Step 1. Generate one random number, random1, to determine if there is rain or no rain

If we let the computer select a random number from 1 to 100, we can use the result to pick a rain outcome. In our example, there is a 28 percent chance of rain and a 72 percent chance of no rain. We map the random number to the probabilities by establishing cutoff points. If the random number is 28 or less, the result in the simulation is rain. If the random number is more than 28, the result is no rain.

Simulation 1, Random Number 1 = 63 –> no rain

Step 2. Generate a second random number, random2, to determine the temperature

We again have the computer select a random number from 1 to 100. This step, because of the characteristics of the event we are describing, is more complex than just choosing rain or no rain. Recall that if there is rain, we have one set of probabilities to determine the temperature. If there is no rain, we have another set.

Simulation 1, Random Number 2 = 82 –> Temperature = 95 degrees

Now that we know the weather conditions for our first simulation, we can apply our demand function the same way as before and calculate the derivative business outcomes based on the per-glass selling price of $2.00 and the ingredient cost of 80 cents.

Our simulation repeats the process until we have created 1,000 simulations, which are shown in the table below and come from these spreadsheet calculations.

Interpretation

The average demand estimate from the thousand simulations is 37.5, very close to the expected value of 38.2 found previously.
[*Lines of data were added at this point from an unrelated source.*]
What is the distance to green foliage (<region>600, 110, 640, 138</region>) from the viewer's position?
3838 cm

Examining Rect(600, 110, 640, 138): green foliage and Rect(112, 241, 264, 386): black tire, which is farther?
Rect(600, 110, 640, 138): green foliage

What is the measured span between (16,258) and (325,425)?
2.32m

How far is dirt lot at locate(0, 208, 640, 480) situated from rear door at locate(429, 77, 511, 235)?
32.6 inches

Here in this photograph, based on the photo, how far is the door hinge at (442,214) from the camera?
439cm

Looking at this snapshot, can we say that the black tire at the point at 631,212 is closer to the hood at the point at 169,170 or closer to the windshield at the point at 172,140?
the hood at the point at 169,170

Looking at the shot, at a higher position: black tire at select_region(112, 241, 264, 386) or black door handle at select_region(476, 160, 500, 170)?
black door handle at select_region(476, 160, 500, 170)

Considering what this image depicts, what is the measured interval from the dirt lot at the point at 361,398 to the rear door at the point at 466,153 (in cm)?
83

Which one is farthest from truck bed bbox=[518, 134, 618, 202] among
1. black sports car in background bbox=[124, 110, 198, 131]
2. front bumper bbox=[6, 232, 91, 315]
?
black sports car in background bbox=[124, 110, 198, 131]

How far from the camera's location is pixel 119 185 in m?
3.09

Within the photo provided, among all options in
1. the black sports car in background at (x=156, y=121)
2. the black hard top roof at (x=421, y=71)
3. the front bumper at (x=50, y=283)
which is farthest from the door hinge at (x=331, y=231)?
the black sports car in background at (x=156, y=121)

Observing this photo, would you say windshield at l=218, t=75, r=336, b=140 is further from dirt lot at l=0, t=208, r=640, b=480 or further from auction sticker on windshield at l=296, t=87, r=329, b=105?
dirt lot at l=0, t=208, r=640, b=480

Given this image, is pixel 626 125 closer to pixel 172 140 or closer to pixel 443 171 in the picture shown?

Let’s take a look at what matters most for Gracie’s business.

Using the expected value approach, we were able to determine the expected profit of $45.84. If we take the average profit from the simulations, we calculate $44.95.
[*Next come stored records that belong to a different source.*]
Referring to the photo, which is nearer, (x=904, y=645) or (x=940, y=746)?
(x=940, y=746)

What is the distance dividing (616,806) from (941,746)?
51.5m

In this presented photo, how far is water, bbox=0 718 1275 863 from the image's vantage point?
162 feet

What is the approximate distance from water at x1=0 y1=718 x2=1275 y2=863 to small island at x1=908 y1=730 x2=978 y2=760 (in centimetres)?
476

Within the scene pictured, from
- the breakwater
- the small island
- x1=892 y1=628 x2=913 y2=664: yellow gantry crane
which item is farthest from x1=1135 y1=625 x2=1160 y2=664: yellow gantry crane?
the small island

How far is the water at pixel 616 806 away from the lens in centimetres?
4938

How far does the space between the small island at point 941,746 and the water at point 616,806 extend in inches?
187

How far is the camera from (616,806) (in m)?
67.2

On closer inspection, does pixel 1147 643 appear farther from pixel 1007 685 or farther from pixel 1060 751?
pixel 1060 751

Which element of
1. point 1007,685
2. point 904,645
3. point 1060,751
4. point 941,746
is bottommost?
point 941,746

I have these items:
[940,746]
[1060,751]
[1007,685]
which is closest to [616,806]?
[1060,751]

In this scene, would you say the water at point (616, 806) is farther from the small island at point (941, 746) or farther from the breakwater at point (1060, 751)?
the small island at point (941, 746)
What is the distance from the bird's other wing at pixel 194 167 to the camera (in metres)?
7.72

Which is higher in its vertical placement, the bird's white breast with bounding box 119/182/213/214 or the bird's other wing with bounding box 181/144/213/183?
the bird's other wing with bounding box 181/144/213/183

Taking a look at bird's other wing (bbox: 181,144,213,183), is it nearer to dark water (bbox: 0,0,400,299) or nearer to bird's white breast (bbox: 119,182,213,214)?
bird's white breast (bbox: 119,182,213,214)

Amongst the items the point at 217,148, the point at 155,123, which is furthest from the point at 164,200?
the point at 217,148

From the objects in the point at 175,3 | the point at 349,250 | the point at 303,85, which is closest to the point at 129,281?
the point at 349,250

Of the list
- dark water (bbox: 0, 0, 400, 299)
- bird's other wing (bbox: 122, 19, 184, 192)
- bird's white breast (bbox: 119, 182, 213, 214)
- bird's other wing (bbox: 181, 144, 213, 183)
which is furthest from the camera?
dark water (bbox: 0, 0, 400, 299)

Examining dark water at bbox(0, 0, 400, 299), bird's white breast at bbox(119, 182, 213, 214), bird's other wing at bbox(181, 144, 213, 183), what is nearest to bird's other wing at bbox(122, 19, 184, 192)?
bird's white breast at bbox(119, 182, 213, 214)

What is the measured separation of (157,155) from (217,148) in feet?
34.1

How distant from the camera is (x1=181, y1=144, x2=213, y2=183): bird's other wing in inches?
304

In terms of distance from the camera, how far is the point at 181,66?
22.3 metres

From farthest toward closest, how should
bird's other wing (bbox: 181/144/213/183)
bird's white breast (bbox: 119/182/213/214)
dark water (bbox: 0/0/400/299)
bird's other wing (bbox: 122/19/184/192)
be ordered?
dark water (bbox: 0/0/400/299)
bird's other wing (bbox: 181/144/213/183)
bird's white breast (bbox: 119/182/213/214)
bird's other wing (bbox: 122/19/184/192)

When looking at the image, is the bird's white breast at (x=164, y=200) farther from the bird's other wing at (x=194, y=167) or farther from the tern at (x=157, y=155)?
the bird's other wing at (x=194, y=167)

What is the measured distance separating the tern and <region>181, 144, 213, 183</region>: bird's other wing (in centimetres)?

This shows us that simulations can be a good approximation of the pure theoretical values. Simulations also provide us with something that expected value alone does not — the distribution of outcomes.

1,000 simulation outcomes for temperature, demand, and profit

We get a clear sense from these 1,000 simulations what the distributed outcomes are likely to be. For instance, there is only a 20 percent chance that the temperature will be 95 degrees.

Looking at demand and profit, we see the exact same probabilities. This is because there are no random outcomes between demand and the purchasing behavior of buyers. We assume that all demand is satisfied. If we wanted to add more realism, we could say that revenue fluctuates up/down 10 percent depending on the negotiation skills of buyers at the lemonade stand.

Even the basic distributions are telling. We now see that there is a 56 percent chance that profit will be greater than 50 dollars. We could also use extreme values to make business decisions. For instance, if we only want to operate a business that generates more than 30 dollars in profit per day, we can use these results to highlight the 26 percent chance that profit will be less than 30 dollars on any given day. At some point, if the likelihood of those occurrences is too large or not offset by frequent days with much larger profits, we may decide to exit the business or not even enter in the first place.

Probability of x…

Another benefit that comes from simulations is the opportunity to apply an empirical cumulative distribution function to the results — something we’ll discuss more when looking at distribution types.

In essence, the plot shows the probability that Gracie will earn at least a given level of profit on a randomly selected day. For instance, there is a 44 percent chance that Gracie will earn at least 50 dollars in profit (shown at the intersection of the two dotted lines in the chart).